Cleaning Input Variables For Database

Let’s assume that someone sends text by POST, first we want to clean variable for database. If you use procedural mysql then this can be easily done with:

// $_POST['data'] = "quote's";
echo $_POST['data'];
$cleanedForDb = mysql_real_escape_string($_POST['data']);
echo $cleanedForDb;

outputs:

quote's
quote\'s

$cleanedForDb variable can be now safely inserted into any sql query because all quotes are escaped, on the other hand if you try to insert $_POST[‘data’] variable into any query, then in the best case you will get only an error.

Keep in mind that if you escape data before inserting it into database then you must unescape it when you want to get it out of database, a lot more effort then before, but security is worth it.

Cleaning Input Variable For Output

We want to display on screen data send by user, remembering it can contain dangerous code it is the best to clean this data with htmlentities:

$clean = htmlentities($_POST['data'], ENT_QUOTES, 'UTF-8');

first htmlentities argument here is text, second constant ENT_QUOTES, which means that both single and double quotes will be converted to their entities and third is charset, i used UTF-8 you can use whatever charset you use, anyway second and third arguments are optional, but it is good to add them anyway.

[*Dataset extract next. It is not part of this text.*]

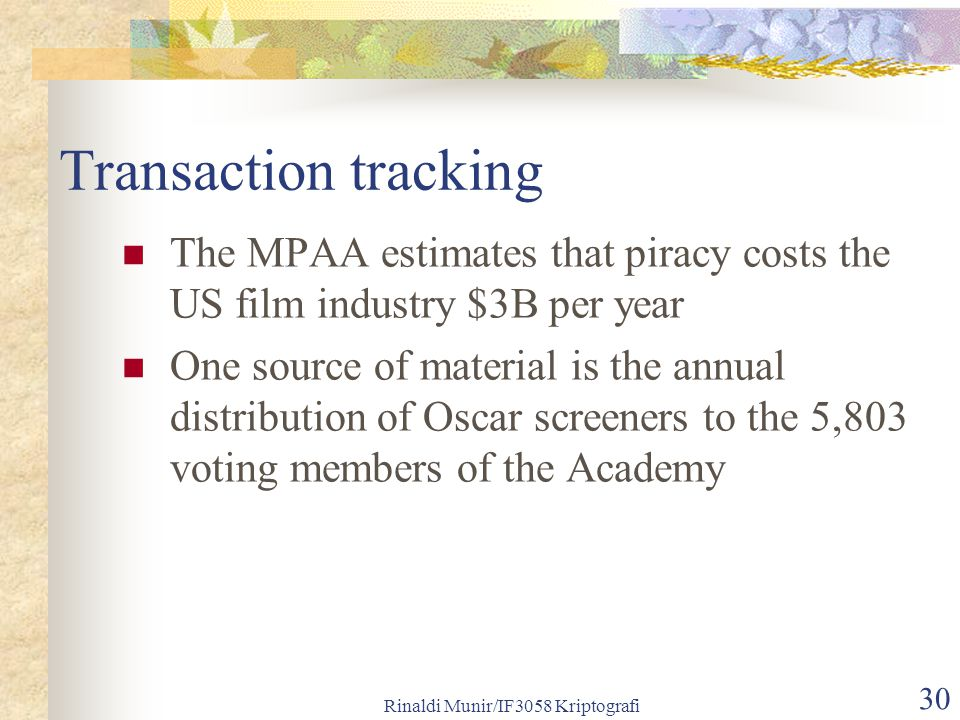 Rinaldi Munir/IF3058 Kriptografi 30 Transaction tracking The MPAA estimates that piracy costs the US film industry $3B per year One source of material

But it usually happens that we want to secure whole $_POST data and htmlentities allows only to secure single variable, so as programmers we need to write our own function:

function confHtmlEnt($data)
{
    return htmlentities($data, ENT_QUOTES, 'UTF-8');
}
 
$cleanPost = array_map('confHtmlEnt', $_POST);

There, whole POST array is clean, and the cool part is we can in the same manner clean $_GET, $_COOKIE or any other array.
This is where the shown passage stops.